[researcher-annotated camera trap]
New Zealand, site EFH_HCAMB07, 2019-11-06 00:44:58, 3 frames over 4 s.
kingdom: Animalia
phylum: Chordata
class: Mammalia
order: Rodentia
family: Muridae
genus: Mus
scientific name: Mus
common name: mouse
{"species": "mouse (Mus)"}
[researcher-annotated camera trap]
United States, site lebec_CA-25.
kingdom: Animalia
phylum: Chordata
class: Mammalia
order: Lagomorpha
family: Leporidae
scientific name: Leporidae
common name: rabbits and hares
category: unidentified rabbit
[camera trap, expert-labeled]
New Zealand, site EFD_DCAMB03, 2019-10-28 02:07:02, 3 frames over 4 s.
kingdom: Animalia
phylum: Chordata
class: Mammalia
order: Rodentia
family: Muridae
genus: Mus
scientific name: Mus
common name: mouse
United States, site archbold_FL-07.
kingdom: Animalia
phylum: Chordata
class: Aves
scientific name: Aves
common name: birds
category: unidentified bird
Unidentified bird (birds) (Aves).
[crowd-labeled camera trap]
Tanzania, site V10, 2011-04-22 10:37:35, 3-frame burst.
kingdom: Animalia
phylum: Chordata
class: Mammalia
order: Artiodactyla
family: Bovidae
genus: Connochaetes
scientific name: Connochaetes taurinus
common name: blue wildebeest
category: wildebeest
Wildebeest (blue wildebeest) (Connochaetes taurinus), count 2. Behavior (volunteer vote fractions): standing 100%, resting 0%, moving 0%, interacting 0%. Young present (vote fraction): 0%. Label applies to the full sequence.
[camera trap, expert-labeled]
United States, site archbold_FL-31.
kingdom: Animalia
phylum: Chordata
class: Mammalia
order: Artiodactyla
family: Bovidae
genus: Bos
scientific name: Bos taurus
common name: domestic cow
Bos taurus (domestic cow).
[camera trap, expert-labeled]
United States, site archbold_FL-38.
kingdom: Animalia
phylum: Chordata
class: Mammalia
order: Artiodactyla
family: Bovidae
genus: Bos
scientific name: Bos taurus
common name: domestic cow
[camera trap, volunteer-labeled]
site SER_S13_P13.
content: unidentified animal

____

* **TASK PROMPT**
Scan the material above and determine how many lines include the word "States"; report only the number.

* **PROBLEM SOLUTION**
4